Strictly Come Dancing: Why This Dance Show Provokes My Marxist Critique

Friends, in their infinite wisdom, occasionally suggest career pivots. In recent times, two separate groups proposed I grace the stage of celebrity TV phenomenon, Strictly Come Dancing. Knowing my long-standing affection for dance, including presenting dance television in the early 2000s, and my basic practical understanding – a sprinkle of tap, North London social worker-level salsa, and drunken Argentine tango attempts – they believed Strictly could broaden my audience. However, their well-meaning suggestion was met not with gratitude, but a lengthy, impassioned denunciation worthy of Hugo Chávez or Fidel Castro. My target? Firstly, television talent shows like Strictly Come Dancing and secondly, the very notion of ballroom dancing as a skill judged on such platforms.

My aversion to TV talent shows, draped in ideological rhetoric, is rooted, as ideologies often are, in personal experience. After hosting the opening night of the Comedy Store in 1979 – a night that reshaped British comedy, dismantling sexist and racist stand-up – a producer from London Weekend Television, adorned with a gold chain, approached me. Handing over his card, he inadvertently handed me, or so I thought, my “ticket to stardom.”

Days later, excitement bubbling, I visited his office. He praised my Comedy Store performance before revealing the show he wanted me for: Search for a Star. It wasn’t the breakthrough I envisioned; it was a tawdry talent show. Yet, the allure of television was strong, and I almost agreed. Fate intervened in the form of an ITV strike, sidelining the channel for three months. When Search for a Star finally aired, it was without me. Industrial action saved me from potential TV humiliation (though that came later), and the victor was a comedian named Fogwell Flax.

The success of Fogwell Flax on Search for a Star, compared to my hypothetical failure, has long lingered. As talent shows like X Factor, Britain’s Got Talent, and Strictly ascended to primetime dominance, my quest to understand this divergence intensified, viewed through a Marxist lens of class conflict. Noam Chomsky, in Manufacturing Consent, argues media’s role is to “amuse entertain and inform, and to inculcate individuals with the values, beliefs and codes of behaviour that will integrate them into the institutional structures of the larger society. In a world of concentrated wealth and major conflicts of class interest, to fulfil this role requires systematic propaganda.” Talent shows, therefore, propagate simplicity over complexity, popularity over genuine talent, banality over invention. Complexity breeds critical thought, the nemesis of authoritarianism. Or, as my relative, filmmaker Albert Mayles, stated: “Tyranny is the removal of nuance.”

Speaking of nuance, we arrive at Strictly and ballroom dancing. My disdain for ballroom is inversely proportional to my adoration for most other dance forms. In the 70s, a friend from Southport Art College reigned as a King of Northern Soul at Wigan Casino. In London, I joined him at all-dayers at the 100 Club on Oxford Street.
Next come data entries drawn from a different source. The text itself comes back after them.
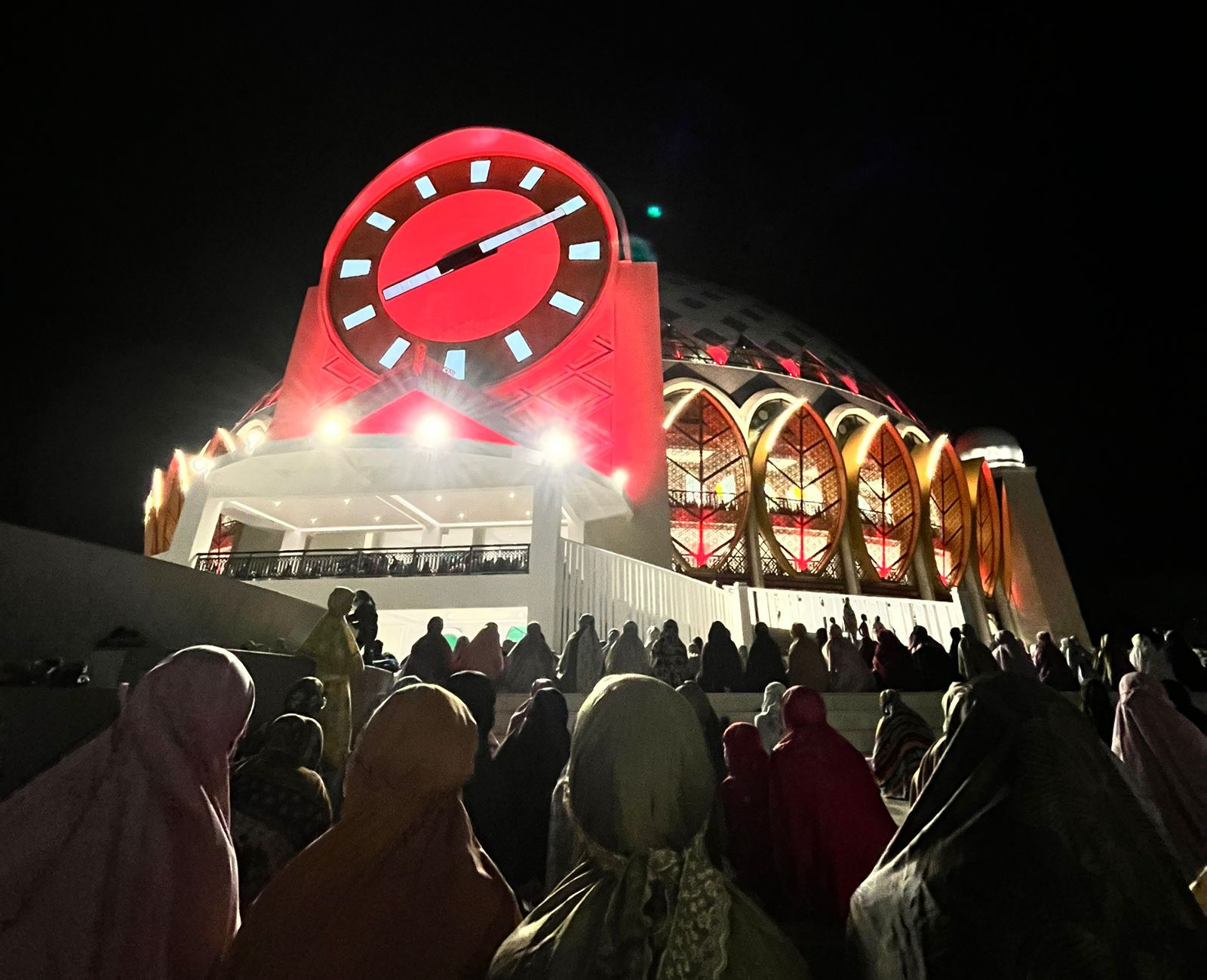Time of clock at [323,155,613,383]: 8:10
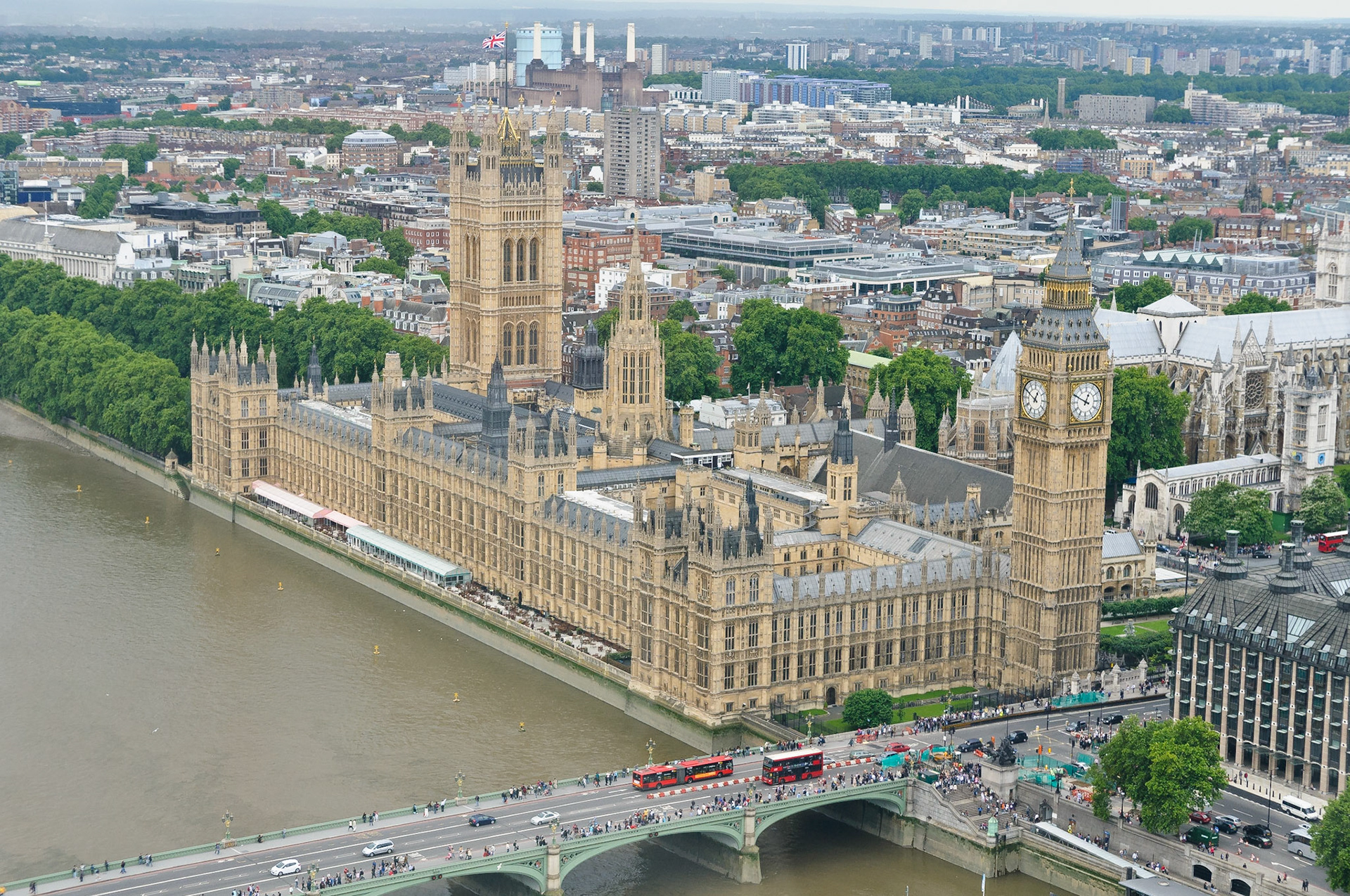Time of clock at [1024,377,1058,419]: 12:49
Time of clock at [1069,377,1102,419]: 12:49
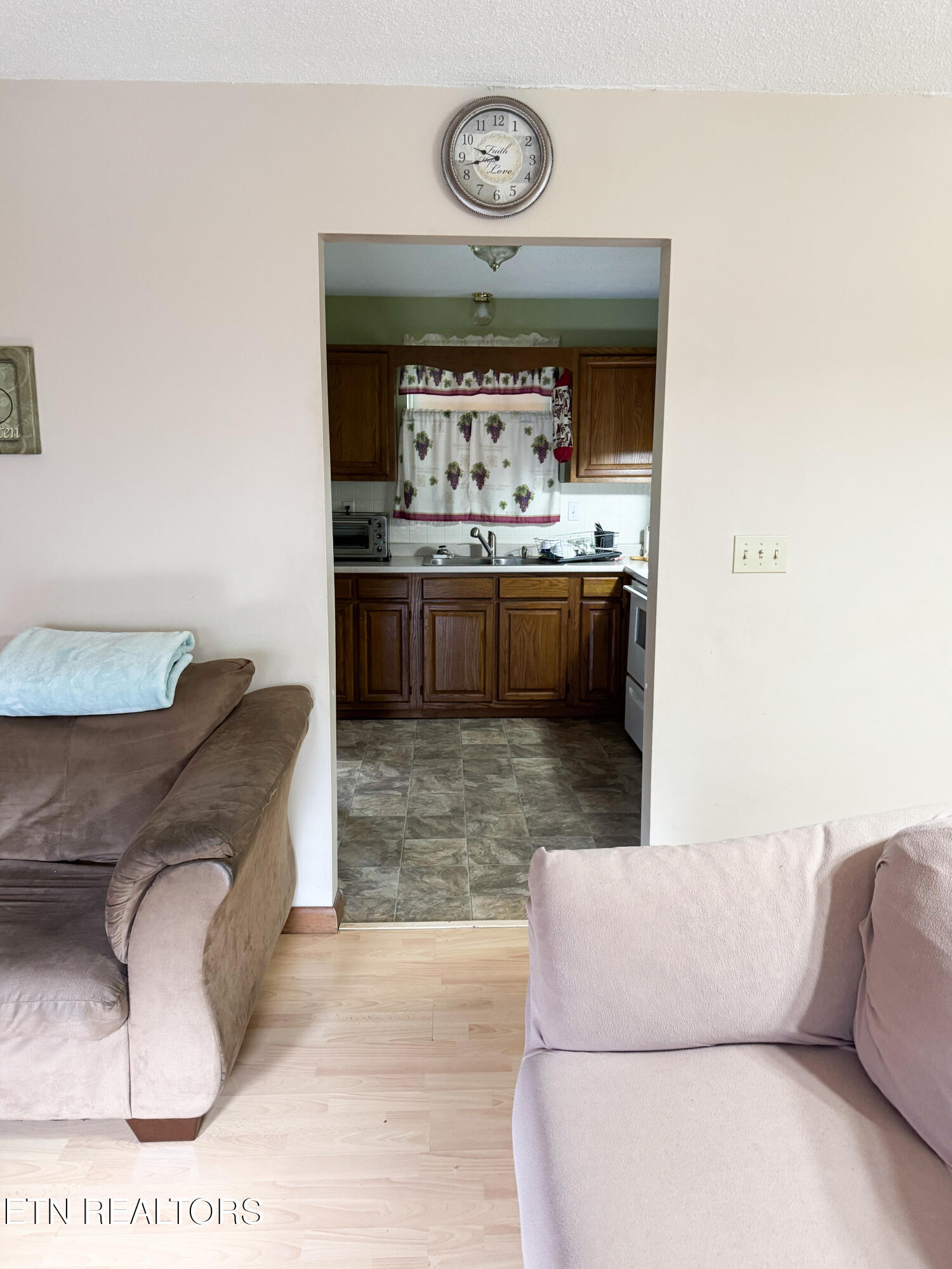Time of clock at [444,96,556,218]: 9:42
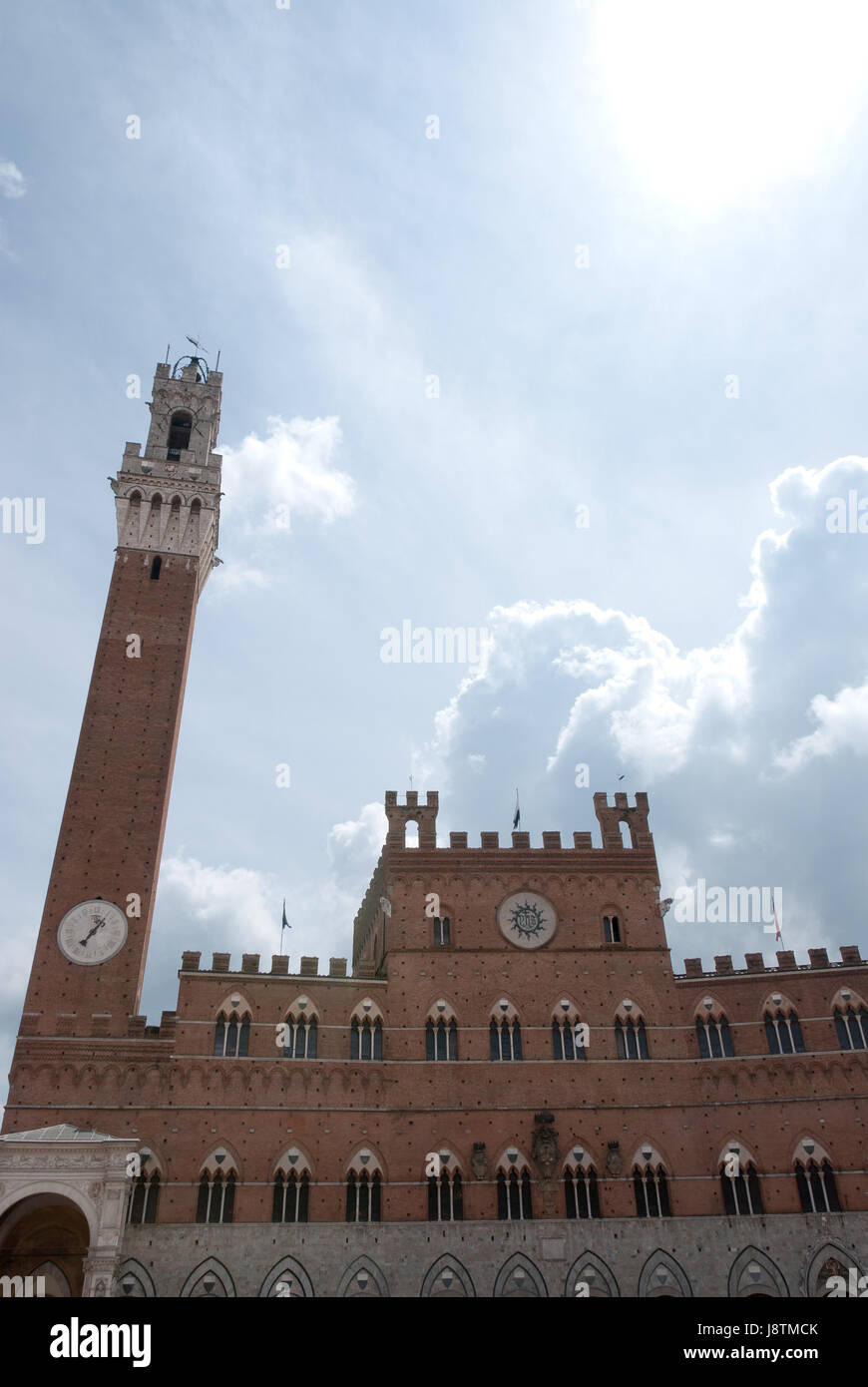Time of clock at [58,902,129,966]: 7:06
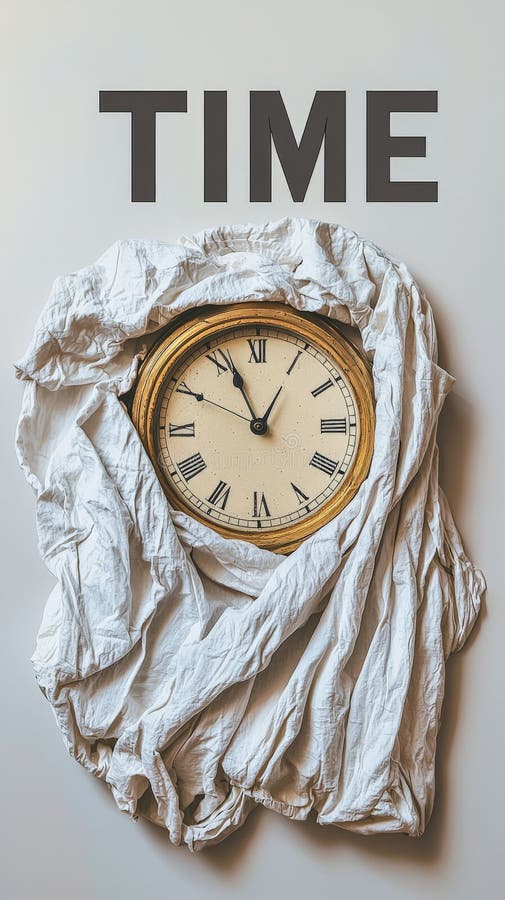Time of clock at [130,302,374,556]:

My awkward dancing was inconsequential; I was captivated by the uninhibited beauty and dynamism of the Northern Soul dancers. The choreography and working-class spirit resonated deeply. (Wigan council, in its wisdom, demolished the Wigan Casino, replacing it with nothing.) Similarly, at a Spanish fiesta, the communal sevillana, uniting young and old, fills me with humanistic warmth. Ballroom dancing, however, induces the opposite – a visceral aversion.

Ballroom dancing is fundamentally flawed: the attire, the music, the forced expressions, and the dancing itself. The core issue? Points. Ballroom, an aesthetic pursuit, an art form, is reduced to a competition. The objective shifts to judge-centric performance, confined by rules, fostering a gaudy, artificial aesthetic. Imagine awarding points for Shakespearean acting – the result would be exaggerated, theatrical parody. Ballroom’s repulsiveness isn’t unique; figure skating and rhythmic gymnastics share this trait. The concern is that Strictly shapes public perception of dance, a deeply unsettling prospect.

Authentic Argentine tango, born in Buenos Aires brothels, pulsates with melancholy and sensuality, intertwined with complex, inseparable music. The Strictly ballroom tango, with its strained smiles, robotic movements, and often incongruous music, is a grotesque distortion. An Argentinian friend aptly described ballroom dancing as “impotence.” Dance between genders inherently involves sexuality, yet ballroom is profoundly sterile and unsexy.

Dance, inherently, isn’t revolutionary; art’s political impact is indirect, mirroring politics itself. Giselle attendees won’t storm the streets, regardless of performance quality. However, Strictly celebrities participate in a cultural assault on critical thinking. Echoing Orwell’s Nineteen Eighty-Four, where “War is Peace” and “Ignorance is Strength,” Strictly presents ugliness as beauty, prancing as dancing, and ludicrous comparisons as insightful commentary. This manufactured confusion obscures truth. But look out for my show, Hot Tango, Cool Salsa, coming to an arts centre near you (soon-ish).